- _What you need to do_
Locate the line containing "From the perspective" in the data below. Reproduce it and every following line up to the end, exactly as given.

-- begin Given data --

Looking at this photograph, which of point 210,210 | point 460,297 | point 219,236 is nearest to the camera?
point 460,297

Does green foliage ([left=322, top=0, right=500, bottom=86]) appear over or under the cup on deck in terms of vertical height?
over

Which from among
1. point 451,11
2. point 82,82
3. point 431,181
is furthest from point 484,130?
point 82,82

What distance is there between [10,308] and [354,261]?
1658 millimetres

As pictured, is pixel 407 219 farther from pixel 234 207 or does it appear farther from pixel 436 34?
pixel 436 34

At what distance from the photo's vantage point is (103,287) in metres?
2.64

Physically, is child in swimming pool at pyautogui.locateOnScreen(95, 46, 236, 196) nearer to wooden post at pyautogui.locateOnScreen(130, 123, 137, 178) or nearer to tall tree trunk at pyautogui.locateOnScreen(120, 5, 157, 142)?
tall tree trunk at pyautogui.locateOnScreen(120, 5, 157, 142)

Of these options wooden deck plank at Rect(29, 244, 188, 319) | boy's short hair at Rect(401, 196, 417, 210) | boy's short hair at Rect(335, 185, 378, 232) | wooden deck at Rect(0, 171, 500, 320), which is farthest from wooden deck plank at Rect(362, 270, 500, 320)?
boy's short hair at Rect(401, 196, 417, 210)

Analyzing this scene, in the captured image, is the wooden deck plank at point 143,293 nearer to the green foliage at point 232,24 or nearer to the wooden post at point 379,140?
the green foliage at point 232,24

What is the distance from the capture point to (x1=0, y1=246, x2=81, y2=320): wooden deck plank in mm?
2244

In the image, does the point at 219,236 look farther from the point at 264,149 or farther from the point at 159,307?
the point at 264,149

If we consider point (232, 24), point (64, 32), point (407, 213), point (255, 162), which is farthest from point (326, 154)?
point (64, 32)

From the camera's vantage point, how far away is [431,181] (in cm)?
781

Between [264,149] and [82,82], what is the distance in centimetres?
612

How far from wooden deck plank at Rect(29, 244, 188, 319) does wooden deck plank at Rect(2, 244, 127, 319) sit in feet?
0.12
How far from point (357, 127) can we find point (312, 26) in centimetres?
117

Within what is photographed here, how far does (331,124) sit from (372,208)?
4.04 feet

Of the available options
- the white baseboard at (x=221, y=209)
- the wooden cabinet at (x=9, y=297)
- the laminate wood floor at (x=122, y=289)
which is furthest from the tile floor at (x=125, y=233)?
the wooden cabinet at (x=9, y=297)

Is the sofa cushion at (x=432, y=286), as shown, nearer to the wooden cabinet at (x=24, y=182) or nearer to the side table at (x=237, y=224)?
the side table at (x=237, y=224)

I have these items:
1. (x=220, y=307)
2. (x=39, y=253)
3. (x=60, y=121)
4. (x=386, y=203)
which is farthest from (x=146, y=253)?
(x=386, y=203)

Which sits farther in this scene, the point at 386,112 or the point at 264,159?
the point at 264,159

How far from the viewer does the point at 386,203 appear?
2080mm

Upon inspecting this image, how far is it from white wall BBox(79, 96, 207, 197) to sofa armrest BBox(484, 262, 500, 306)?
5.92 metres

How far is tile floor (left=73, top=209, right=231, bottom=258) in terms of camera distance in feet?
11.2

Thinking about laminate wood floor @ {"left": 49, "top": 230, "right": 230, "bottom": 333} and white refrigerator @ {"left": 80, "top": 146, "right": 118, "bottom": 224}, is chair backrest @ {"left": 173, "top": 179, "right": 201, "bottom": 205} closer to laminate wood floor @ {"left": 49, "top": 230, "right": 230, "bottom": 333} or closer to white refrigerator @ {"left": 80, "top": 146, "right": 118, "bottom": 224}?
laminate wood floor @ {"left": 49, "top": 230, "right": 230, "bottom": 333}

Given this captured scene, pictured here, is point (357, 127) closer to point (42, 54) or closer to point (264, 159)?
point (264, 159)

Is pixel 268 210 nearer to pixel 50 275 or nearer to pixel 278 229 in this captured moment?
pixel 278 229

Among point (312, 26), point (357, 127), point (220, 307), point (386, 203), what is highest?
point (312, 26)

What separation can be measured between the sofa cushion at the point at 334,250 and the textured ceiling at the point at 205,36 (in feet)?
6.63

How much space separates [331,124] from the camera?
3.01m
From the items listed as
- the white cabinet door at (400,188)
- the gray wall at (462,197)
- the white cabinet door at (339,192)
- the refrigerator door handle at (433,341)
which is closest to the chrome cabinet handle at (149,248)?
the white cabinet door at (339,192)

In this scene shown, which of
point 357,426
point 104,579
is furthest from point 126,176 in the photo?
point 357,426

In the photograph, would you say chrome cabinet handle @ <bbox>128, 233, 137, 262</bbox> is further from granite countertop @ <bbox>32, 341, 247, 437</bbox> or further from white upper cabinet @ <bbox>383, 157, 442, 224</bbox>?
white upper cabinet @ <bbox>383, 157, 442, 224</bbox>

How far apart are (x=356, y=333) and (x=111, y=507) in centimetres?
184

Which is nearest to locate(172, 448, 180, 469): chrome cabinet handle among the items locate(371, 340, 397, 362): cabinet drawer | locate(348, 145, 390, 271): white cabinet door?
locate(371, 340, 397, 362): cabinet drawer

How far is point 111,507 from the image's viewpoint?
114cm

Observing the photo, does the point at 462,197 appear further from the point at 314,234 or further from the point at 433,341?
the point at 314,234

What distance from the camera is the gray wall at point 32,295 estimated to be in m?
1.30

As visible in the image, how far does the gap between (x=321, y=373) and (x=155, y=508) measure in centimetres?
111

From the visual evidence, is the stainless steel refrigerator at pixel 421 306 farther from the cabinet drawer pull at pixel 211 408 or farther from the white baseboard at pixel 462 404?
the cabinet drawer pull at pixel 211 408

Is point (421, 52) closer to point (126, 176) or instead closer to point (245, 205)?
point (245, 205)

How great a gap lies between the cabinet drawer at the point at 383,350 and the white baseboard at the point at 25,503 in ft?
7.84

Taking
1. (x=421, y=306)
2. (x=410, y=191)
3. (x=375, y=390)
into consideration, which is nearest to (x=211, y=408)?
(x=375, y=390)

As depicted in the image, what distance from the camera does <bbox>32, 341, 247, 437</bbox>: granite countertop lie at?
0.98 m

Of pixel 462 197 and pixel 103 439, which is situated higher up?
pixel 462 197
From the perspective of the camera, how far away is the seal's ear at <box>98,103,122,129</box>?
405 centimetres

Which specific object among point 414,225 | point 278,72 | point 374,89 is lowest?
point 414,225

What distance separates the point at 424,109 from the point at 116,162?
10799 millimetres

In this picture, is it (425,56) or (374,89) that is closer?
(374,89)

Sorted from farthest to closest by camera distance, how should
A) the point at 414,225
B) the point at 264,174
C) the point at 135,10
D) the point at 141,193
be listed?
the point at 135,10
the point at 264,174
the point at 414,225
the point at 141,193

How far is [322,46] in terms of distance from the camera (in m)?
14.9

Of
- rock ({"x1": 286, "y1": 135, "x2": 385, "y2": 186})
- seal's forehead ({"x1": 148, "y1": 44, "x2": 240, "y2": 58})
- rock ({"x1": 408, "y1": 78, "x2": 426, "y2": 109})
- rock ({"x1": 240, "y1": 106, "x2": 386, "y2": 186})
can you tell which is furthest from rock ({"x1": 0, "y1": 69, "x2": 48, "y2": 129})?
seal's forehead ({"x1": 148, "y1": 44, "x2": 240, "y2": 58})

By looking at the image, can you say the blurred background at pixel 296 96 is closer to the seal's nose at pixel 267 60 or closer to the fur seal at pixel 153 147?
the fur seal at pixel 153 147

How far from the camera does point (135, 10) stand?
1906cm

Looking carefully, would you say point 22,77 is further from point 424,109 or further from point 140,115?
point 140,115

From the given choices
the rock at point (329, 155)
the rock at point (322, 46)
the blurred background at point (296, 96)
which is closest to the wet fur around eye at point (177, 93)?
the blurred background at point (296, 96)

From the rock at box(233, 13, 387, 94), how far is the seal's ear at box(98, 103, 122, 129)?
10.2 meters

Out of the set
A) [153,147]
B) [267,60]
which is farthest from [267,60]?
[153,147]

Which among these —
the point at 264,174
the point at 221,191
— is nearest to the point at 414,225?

-- end Given data --

- _Response below_
From the perspective of the camera, how far away is the seal's ear at <box>98,103,122,129</box>?
405 centimetres

Which specific object among point 414,225 | point 278,72 | point 374,89 is lowest?
point 414,225

What distance separates the point at 424,109 from the point at 116,162?
10799 millimetres

In this picture, is it (425,56) or (374,89) that is closer?
(374,89)

Sorted from farthest to closest by camera distance, how should
A) the point at 414,225
B) the point at 264,174
C) the point at 135,10
D) the point at 141,193
be listed?
the point at 135,10
the point at 264,174
the point at 414,225
the point at 141,193

How far is [322,46] in terms of distance from the camera (in m)?
14.9

Of
- rock ({"x1": 286, "y1": 135, "x2": 385, "y2": 186})
- seal's forehead ({"x1": 148, "y1": 44, "x2": 240, "y2": 58})
- rock ({"x1": 408, "y1": 78, "x2": 426, "y2": 109})
- rock ({"x1": 240, "y1": 106, "x2": 386, "y2": 186})
can you tell which is furthest from rock ({"x1": 0, "y1": 69, "x2": 48, "y2": 129})?
seal's forehead ({"x1": 148, "y1": 44, "x2": 240, "y2": 58})

By looking at the image, can you say the blurred background at pixel 296 96 is closer to the seal's nose at pixel 267 60 or closer to the fur seal at pixel 153 147?
the fur seal at pixel 153 147

How far from the camera does point (135, 10) stand?
1906cm

Looking carefully, would you say point 22,77 is further from point 424,109 or further from point 140,115?
point 140,115

From the given choices
the rock at point (329, 155)
the rock at point (322, 46)
the blurred background at point (296, 96)
which is closest to the wet fur around eye at point (177, 93)?
the blurred background at point (296, 96)

From the rock at box(233, 13, 387, 94), how far is the seal's ear at box(98, 103, 122, 129)?
10.2 meters

Out of the set
A) [153,147]
B) [267,60]
which is farthest from [267,60]?
[153,147]

Which among these —
the point at 264,174
the point at 221,191
— is nearest to the point at 414,225?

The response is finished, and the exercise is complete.